→ **Task brief**: Reproduce the material word for word, starting at the line containing "What element of" and continuing up to and including the line containing "Looking at this photograph, would".

→ **The input**:
(begin)

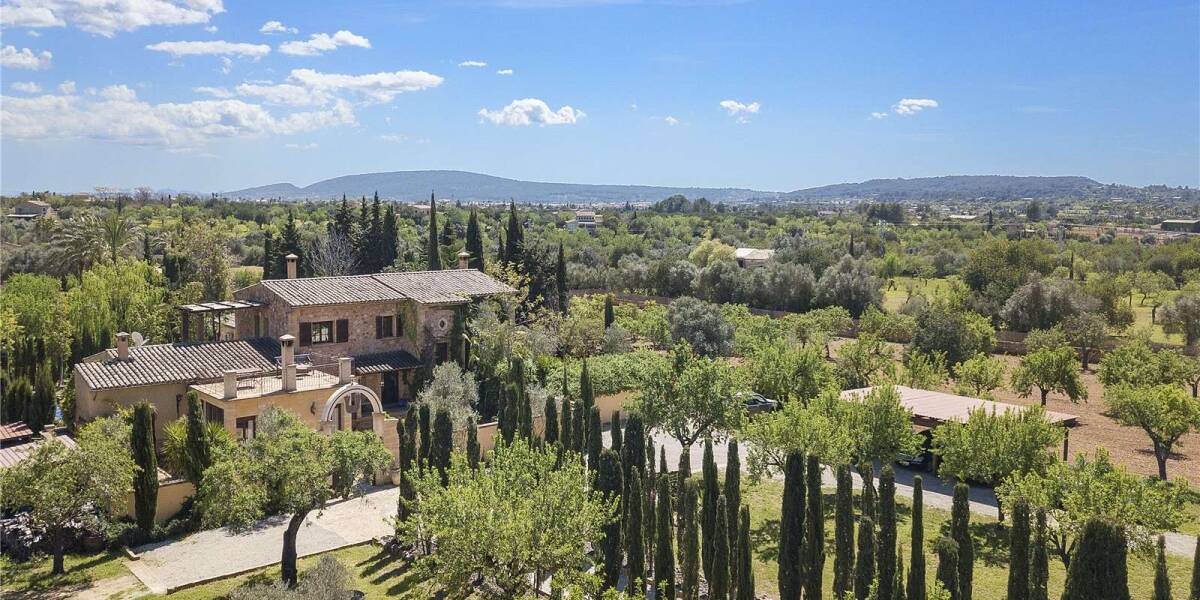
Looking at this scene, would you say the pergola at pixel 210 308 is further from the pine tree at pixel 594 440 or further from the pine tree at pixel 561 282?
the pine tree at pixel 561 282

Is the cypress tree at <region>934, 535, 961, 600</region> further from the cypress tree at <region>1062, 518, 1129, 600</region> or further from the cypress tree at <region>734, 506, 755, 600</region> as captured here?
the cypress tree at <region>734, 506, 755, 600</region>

(end)
(begin)

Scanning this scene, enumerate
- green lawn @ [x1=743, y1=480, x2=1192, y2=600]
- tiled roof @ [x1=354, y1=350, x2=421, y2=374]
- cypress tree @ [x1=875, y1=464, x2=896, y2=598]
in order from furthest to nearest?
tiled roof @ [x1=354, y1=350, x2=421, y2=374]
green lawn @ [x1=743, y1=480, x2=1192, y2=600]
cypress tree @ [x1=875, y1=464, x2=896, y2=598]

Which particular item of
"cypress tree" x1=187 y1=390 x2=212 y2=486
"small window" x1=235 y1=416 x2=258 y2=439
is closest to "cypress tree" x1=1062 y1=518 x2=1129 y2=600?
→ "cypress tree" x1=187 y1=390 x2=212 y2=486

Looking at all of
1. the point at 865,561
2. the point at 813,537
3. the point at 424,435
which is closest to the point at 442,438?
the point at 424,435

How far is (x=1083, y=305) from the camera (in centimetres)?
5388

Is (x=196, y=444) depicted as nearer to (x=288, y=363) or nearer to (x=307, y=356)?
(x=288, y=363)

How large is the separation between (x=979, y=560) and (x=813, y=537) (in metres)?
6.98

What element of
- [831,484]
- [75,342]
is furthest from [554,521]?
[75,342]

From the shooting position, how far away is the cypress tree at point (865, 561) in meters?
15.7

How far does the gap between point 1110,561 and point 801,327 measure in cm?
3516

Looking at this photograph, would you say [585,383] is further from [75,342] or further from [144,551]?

(end)

→ **Correct output**:
What element of
- [831,484]
- [75,342]
is furthest from [554,521]?
[75,342]

From the shooting position, how far away is the cypress tree at point (865, 561) in meters?
15.7

How far does the gap between point 1110,561 and point 801,327 measure in cm?
3516

Looking at this photograph, would you say [585,383] is further from [75,342] or further from [144,551]?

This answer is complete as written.